API version is automatically taken from your workspace sfdx-project.json (sourceApiVersion ).
Localization
The extension uses vscode-nls for extension strings and a lightweight runtime for webview strings. English (en) and Brazilian Portuguese (pt-BR) are included.
Troubleshooting
- “CLI not found”: Ensure
sf (or sfdx ) is installed and available on PATH. On macOS/Linux, ensure your login shell PATH includes the CLI (e.g., launch VS Code from the shell or configure the shell integration).
- “Failed to launch Apex Replay Debugger”: Install the Salesforce Apex Replay Debugger extension.
- “No orgs detected”: Ensure you’re authenticated (
sf org login web ) and try sf org list .
Development
- Build:
npm run build
- Test:
npm test
Per repository guidelines, changes should pass both build and test before committing or opening a PR.
Continuous Integration
- Workflow: GitHub Actions at
.github/workflows/ci.yml runs on push (to main ), pull_request , manual workflow_dispatch , and tags matching v* .
- Build & Test: Matrix across
ubuntu-latest , macos-latest , and windows-latest on Node 20.
- Installs deps with
npm ci (with Node/NPM cache enabled).
- On Linux, installs Electron test dependencies via
scripts/install-linux-deps.sh .
- Runs
npm run build then npm test (the test step clears CI env to avoid scratch‑org attempts).
- Packaging: For tags
v* , a package job runs npm run package and npm run vsce:package , then uploads a VSIX artifact named apex-log-viewer-${{ github.ref_name }}-vsix .
- Optional Publish: If the repository/org secret
VSCE_PAT is set (Marketplace token), the workflow runs npm run vsce:publish and publishes the tagged version to the VS Code Marketplace.
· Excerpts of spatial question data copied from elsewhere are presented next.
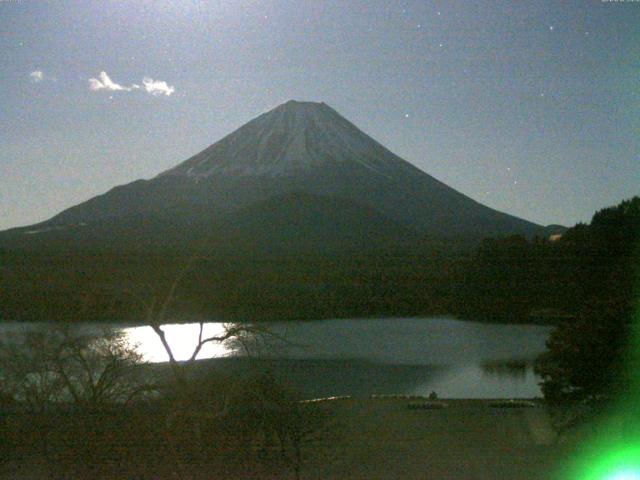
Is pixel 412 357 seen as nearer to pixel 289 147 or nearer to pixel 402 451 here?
pixel 402 451

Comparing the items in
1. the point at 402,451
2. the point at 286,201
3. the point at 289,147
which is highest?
the point at 289,147

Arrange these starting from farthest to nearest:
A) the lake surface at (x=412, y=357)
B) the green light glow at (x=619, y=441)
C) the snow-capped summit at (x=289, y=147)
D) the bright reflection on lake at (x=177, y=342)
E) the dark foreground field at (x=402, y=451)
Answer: the snow-capped summit at (x=289, y=147) → the lake surface at (x=412, y=357) → the bright reflection on lake at (x=177, y=342) → the green light glow at (x=619, y=441) → the dark foreground field at (x=402, y=451)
- Concurrency: The workflow cancels in‑progress runs for the same ref to keep results tidy.
Release flow
- Bump version in
package.json , update CHANGELOG.md .
- Create and push a tag like
v0.0.4 to trigger packaging (and publish if VSCE_PAT is present).
- Example:
git tag v0.0.4 && git push origin v0.0.4 .
- Download the built
.vsix from the workflow artifacts when needed.
Setup VSCE_PAT
- Create a Personal Access Token with publish rights for the Visual Studio Marketplace.
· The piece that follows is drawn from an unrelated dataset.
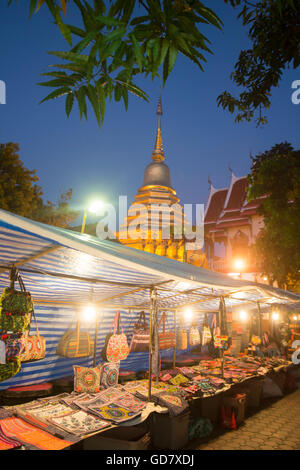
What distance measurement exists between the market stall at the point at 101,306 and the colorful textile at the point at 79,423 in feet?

- Add it as a GitHub secret named
VSCE_PAT in the repository (Settings → Secrets and variables → Actions → New repository secret).
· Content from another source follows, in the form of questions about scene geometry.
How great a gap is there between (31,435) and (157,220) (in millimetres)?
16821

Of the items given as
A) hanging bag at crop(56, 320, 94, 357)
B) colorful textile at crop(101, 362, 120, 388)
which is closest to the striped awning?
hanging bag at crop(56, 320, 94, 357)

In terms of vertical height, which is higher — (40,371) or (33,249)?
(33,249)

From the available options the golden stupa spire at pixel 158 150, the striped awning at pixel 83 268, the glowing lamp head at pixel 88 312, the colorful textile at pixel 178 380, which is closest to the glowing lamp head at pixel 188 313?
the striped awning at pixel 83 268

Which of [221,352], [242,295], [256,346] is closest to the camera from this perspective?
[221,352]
- Publishing is optional; without the secret, the workflow still builds, tests, and attaches the VSIX artifact to the run.
Integration tests: scratch org setup
To avoid activation errors from Salesforce extensions during tests, the test runner can authenticate a Dev Hub and create a default scratch org automatically using environment variables. This runs before the VS Code test host launches and sets the created scratch org as the default.
SF_DEVHUB_AUTH_URL : SFDX auth URL for your Dev Hub (works with sf or sfdx ).
SF_DEVHUB_ALIAS (optional): Dev Hub alias; default DevHub .
SF_SCRATCH_ALIAS (optional): Scratch org alias; default ALV_Test_Scratch .
SF_SCRATCH_DURATION (optional): Scratch org duration (days); default 1 .
SF_SETUP_SCRATCH (optional): Set to 1 /true to force scratch setup even without an auth URL.
SF_TEST_KEEP_ORG (optional): Set to 1 /true to skip deleting the scratch org after tests.
Example:
export SF_DEVHUB_AUTH_URL="<paste your SFDX auth URL>"
export SF_DEVHUB_ALIAS=DevHub
export SF_SCRATCH_ALIAS=ALV_Test_Scratch
npm test
If sf is not found, the runner falls back to sfdx for compatible commands.
If neither is present, the test runner attempts to npm install a local @salesforce/cli and adds node_modules/.bin to PATH for the session.